* _Extract_
##########
What is Mass Wasting?

Badlands National Park. Photo by Christian Ryan.

The global Flood of Noah’s day was responsible for depositing thick, pancake-style packages of sedimentary layers across the continents. They often contain fossils of unusual plants and animals that are sadly no longer living among us today. But on top of these are geologic formations that are more regional or local in extent. Some of these are extraordinary topographic features, like canyons, valleys, and badlands. Others are thick, but localized, sequences of rock layers containing fossils of animals and plants that are more familiar to us. What geologic processes formed these?

One mechanism that young-age geologists think would have been a big player after the Flood was mass wasting. It may have played a major role in why the surface of our world looks the way it does today.

The views expressed in this article reflect those of the authors mentioned, and not necessarily those of New Creation.

What is Mass Wasting?

An example of downhill creep. Photo by Christian Ryan.

In geology, mass wasting is a term used to describe the downhill movement of rock and sediment under the influence of gravity. It is a type of erosion, a natural process where particles of rock, sediment, or soil are moved from one place to another. This can happen slowly (like downhill creeping down a low elevation hillside). However, it can also happen rapidly, with great quantities of geologic material moving downhill at alarming speeds!

The end-result of the El Salvador Landslide in 2001. Photo is in the Public Domain on Wikimedia Commons.

Landslides, when a mass of earth slides downhill, are one form of mass wasting with which everyone should be familiar. A rockfall happens when individual rocks break off and fall from steep slopes. Meanwhile, debris flows are water-saturated mixtures of debris (usually sediment and rock) that move like fast-flowing concrete over a surface.

The largest landslide documented by humans happened during the 1980 eruption of Mount St. Helens. On May 18, a magnitude 5.1 earthquake turned nearly two square miles of mountain into a massive landslide collapsing downslope at speeds estimated between 69 and 120 mph!1

A World Primed for Erosion

So how exactly could mass wasting play a role in creating a portion of the geologic record after the Flood? The mountain ranges gracing the Earth’s surface today, like the Himalayas, Andes, and Rockies, are often made up of marine rock layers and filled with marine fossils. These marine rocks clearly formed below sea level before being uplifted into the mountain ranges we see today. As such, these mountains could not have existed before the Flood. Their uplift likely began as the floodwaters were receding. They probably continued to grow in the decades and centuries following the Flood as well.

Wet and Soft Sediment

The Andes Mountains likely began to rise late during the Flood, and continued for centuries afterward. Photo by User: (WT-shared) Sylx100 at wts wikivoyage is in the Public Domain on Wikimedia Commons.

Freshly-uplifted continents and mountains were even more susceptable to mass wasting in the Flood’s aftermath than today.2 This is because many of them were still likely saturated with water from the Flood. Think about what happens to hillsides and mountainsides in the spring when the rains comes. Except, this would have been happening all over the world! It was especially true with sediment layers we think were formed in the later stages of the Flood. They would not have had the necessary time or deep-burial conditions for all the water to be squeezed out, nor for the individual grains of sediment have to cement together and form rock.
##########
* _Recorded data_
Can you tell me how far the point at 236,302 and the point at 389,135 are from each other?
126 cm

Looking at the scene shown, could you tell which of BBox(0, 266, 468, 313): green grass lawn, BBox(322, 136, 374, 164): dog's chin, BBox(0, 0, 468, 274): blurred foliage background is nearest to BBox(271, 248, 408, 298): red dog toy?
##########
* _Exercises_
1. In the mass wasting article, at what speeds was the Mount St. Helens landslide estimated to move downslope?
2. Write out everything in the mass wasting article from "Badlands National Park." down to "processes formed these?", swapping "canyons" for "gorges".

* _Answers to the tasks_
1. Between 69 and 120 mph.

2.
Badlands National Park. Photo by Christian Ryan.

The global Flood of Noah’s day was responsible for depositing thick, pancake-style packages of sedimentary layers across the continents. They often contain fossils of unusual plants and animals that are sadly no longer living among us today. But on top of these are geologic formations that are more regional or local in extent. Some of these are extraordinary topographic features, like gorges, valleys, and badlands. Others are thick, but localized, sequences of rock layers containing fossils of animals and plants that are more familiar to us. What geologic processes formed these?